Dynamics and Optimal Control Methods for the COVID-19 Model

Reportedly, a new variant of a virus named coronavirus has been the focus of attention in Wuhan in December 2019. This virus has emerged globally, affecting many nations around the world. In this chapter, mathematical modeling and data analysis are used to comprehend the effect of COVID-19 on society. We represent a deterministic mathematical model of the COVID-19 pandemic as an infectious disease. The dynamics of the interaction between the compartments are formally described by five ODEs.
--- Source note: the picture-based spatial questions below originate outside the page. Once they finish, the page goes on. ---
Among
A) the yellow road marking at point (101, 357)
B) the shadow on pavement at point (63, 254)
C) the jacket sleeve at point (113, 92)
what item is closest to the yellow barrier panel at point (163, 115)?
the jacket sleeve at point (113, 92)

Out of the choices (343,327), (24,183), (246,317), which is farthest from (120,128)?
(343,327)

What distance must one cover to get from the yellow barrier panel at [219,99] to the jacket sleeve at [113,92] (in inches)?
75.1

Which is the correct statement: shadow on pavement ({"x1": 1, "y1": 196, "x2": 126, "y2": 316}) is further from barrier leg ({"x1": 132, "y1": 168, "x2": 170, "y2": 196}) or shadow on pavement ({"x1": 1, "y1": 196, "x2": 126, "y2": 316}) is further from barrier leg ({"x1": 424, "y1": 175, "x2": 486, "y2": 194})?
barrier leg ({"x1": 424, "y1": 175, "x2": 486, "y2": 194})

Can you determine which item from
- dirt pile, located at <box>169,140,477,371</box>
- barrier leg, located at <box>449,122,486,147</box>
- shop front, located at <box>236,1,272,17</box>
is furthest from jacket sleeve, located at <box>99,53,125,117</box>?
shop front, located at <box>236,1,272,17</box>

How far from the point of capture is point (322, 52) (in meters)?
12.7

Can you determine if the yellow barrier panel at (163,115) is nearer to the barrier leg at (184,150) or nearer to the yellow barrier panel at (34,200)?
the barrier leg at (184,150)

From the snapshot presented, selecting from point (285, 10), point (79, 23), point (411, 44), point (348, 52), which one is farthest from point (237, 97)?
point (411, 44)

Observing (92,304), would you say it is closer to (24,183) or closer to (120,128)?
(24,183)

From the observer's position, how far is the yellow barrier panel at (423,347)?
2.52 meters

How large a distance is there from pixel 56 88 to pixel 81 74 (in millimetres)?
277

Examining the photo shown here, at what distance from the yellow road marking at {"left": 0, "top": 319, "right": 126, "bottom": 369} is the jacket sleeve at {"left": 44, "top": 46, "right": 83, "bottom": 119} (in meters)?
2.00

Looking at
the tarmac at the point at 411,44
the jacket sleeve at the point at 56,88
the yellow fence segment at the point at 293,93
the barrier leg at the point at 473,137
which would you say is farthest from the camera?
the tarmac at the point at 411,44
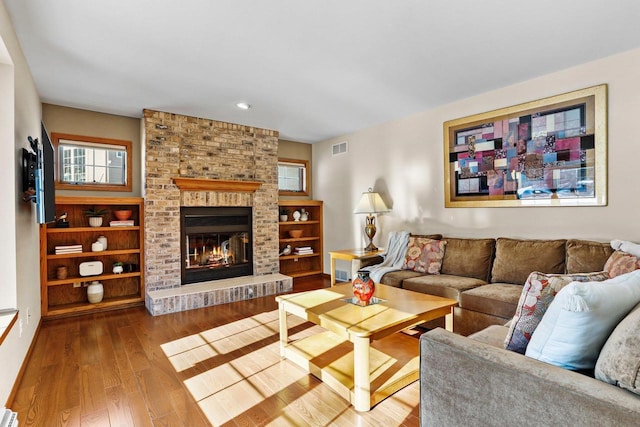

We prove the existence and uniqueness of the solution to our problem by utilizing the fixed point theorem. The equilibrium points are determined. We infer that the model exhibits both disease-free and endemic steady states. We have exposed the stability of these equilibria at the local and global scales. Also, the parameter’s sensitivity analysis is carried out, and as a consequence, our discussed model provides a good approximation of the actual COVID-19 data. A stay-at-home order, a travel ban, and solitary confinement are offered as realistic and suitable control techniques to prevent and stop the propagation of the COVID-19 virus hand in hand with the optimal control approach which is based on the model of the 2019 Coronavirus (COVID-19). The optimal controls have been described using Pontryagin’s maximal principle, and the optimality system has been established. Finally, using Matlab, the theoretical study is confirmed with certain digital simulations.